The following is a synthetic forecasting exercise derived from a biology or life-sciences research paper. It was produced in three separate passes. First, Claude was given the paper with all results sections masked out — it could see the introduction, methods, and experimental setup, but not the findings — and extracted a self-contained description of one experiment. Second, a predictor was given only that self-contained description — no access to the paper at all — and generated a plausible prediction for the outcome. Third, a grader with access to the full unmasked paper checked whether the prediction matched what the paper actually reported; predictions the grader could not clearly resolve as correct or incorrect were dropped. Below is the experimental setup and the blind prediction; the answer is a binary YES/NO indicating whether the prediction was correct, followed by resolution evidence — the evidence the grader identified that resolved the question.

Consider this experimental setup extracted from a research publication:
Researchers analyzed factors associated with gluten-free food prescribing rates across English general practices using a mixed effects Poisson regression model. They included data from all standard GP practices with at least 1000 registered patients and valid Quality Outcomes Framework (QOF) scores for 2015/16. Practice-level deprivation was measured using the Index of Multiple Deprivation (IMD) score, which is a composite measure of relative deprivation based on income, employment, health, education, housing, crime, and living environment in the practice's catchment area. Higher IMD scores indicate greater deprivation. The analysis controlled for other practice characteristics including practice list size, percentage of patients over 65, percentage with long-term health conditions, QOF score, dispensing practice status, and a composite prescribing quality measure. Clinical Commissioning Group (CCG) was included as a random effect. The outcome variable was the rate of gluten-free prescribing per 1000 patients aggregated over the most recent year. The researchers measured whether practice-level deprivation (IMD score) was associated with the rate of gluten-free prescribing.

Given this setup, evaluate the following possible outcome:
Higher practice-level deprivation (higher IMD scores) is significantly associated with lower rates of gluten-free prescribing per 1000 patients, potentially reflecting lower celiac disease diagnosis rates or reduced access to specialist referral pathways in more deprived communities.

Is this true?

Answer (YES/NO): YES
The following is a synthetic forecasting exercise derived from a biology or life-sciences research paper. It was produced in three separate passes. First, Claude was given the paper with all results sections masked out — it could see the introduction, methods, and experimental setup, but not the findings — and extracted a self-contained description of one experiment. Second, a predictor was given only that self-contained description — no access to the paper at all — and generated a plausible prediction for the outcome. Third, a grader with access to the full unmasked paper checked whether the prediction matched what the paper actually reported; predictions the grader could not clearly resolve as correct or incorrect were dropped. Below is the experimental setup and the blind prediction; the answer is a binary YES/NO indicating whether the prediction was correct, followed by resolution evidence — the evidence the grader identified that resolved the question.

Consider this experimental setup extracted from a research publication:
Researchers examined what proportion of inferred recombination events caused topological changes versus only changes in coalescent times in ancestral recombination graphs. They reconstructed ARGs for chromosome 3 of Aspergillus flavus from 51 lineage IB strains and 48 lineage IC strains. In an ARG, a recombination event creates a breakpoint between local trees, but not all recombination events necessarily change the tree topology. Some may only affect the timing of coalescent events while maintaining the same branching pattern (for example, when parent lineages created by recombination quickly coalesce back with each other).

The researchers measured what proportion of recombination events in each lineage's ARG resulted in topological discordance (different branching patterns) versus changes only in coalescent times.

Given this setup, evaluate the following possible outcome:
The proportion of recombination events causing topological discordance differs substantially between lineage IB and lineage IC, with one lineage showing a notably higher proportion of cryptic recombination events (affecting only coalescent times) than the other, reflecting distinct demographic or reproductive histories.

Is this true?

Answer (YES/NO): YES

───

**ASSIGNMENT:**
Go through the records and copy all of them exactly.

**REPLY TO THE TASK:**
The following is a synthetic forecasting exercise derived from a biology or life-sciences research paper. It was produced in three separate passes. First, Claude was given the paper with all results sections masked out — it could see the introduction, methods, and experimental setup, but not the findings — and extracted a self-contained description of one experiment. Second, a predictor was given only that self-contained description — no access to the paper at all — and generated a plausible prediction for the outcome. Third, a grader with access to the full unmasked paper checked whether the prediction matched what the paper actually reported; predictions the grader could not clearly resolve as correct or incorrect were dropped. Below is the experimental setup and the blind prediction; the answer is a binary YES/NO indicating whether the prediction was correct, followed by resolution evidence — the evidence the grader identified that resolved the question.

Consider this experimental setup extracted from a research publication:
Researchers analyzed factors associated with gluten-free food prescribing rates across English general practices using a mixed effects Poisson regression model. They included data from all standard GP practices with at least 1000 registered patients and valid Quality Outcomes Framework (QOF) scores for 2015/16. Practice-level deprivation was measured using the Index of Multiple Deprivation (IMD) score, which is a composite measure of relative deprivation based on income, employment, health, education, housing, crime, and living environment in the practice's catchment area. Higher IMD scores indicate greater deprivation. The analysis controlled for other practice characteristics including practice list size, percentage of patients over 65, percentage with long-term health conditions, QOF score, dispensing practice status, and a composite prescribing quality measure. Clinical Commissioning Group (CCG) was included as a random effect. The outcome variable was the rate of gluten-free prescribing per 1000 patients aggregated over the most recent year. The researchers measured whether practice-level deprivation (IMD score) was associated with the rate of gluten-free prescribing.

Given this setup, evaluate the following possible outcome:
Higher practice-level deprivation (higher IMD scores) is significantly associated with lower rates of gluten-free prescribing per 1000 patients, potentially reflecting lower celiac disease diagnosis rates or reduced access to specialist referral pathways in more deprived communities.

Is this true?

Answer (YES/NO): YES
The following is a synthetic forecasting exercise derived from a biology or life-sciences research paper. It was produced in three separate passes. First, Claude was given the paper with all results sections masked out — it could see the introduction, methods, and experimental setup, but not the findings — and extracted a self-contained description of one experiment. Second, a predictor was given only that self-contained description — no access to the paper at all — and generated a plausible prediction for the outcome. Third, a grader with access to the full unmasked paper checked whether the prediction matched what the paper actually reported; predictions the grader could not clearly resolve as correct or incorrect were dropped. Below is the experimental setup and the blind prediction; the answer is a binary YES/NO indicating whether the prediction was correct, followed by resolution evidence — the evidence the grader identified that resolved the question.

Consider this experimental setup extracted from a research publication:
Researchers examined what proportion of inferred recombination events caused topological changes versus only changes in coalescent times in ancestral recombination graphs. They reconstructed ARGs for chromosome 3 of Aspergillus flavus from 51 lineage IB strains and 48 lineage IC strains. In an ARG, a recombination event creates a breakpoint between local trees, but not all recombination events necessarily change the tree topology. Some may only affect the timing of coalescent events while maintaining the same branching pattern (for example, when parent lineages created by recombination quickly coalesce back with each other).

The researchers measured what proportion of recombination events in each lineage's ARG resulted in topological discordance (different branching patterns) versus changes only in coalescent times.

Given this setup, evaluate the following possible outcome:
The proportion of recombination events causing topological discordance differs substantially between lineage IB and lineage IC, with one lineage showing a notably higher proportion of cryptic recombination events (affecting only coalescent times) than the other, reflecting distinct demographic or reproductive histories.

Is this true?

Answer (YES/NO): YES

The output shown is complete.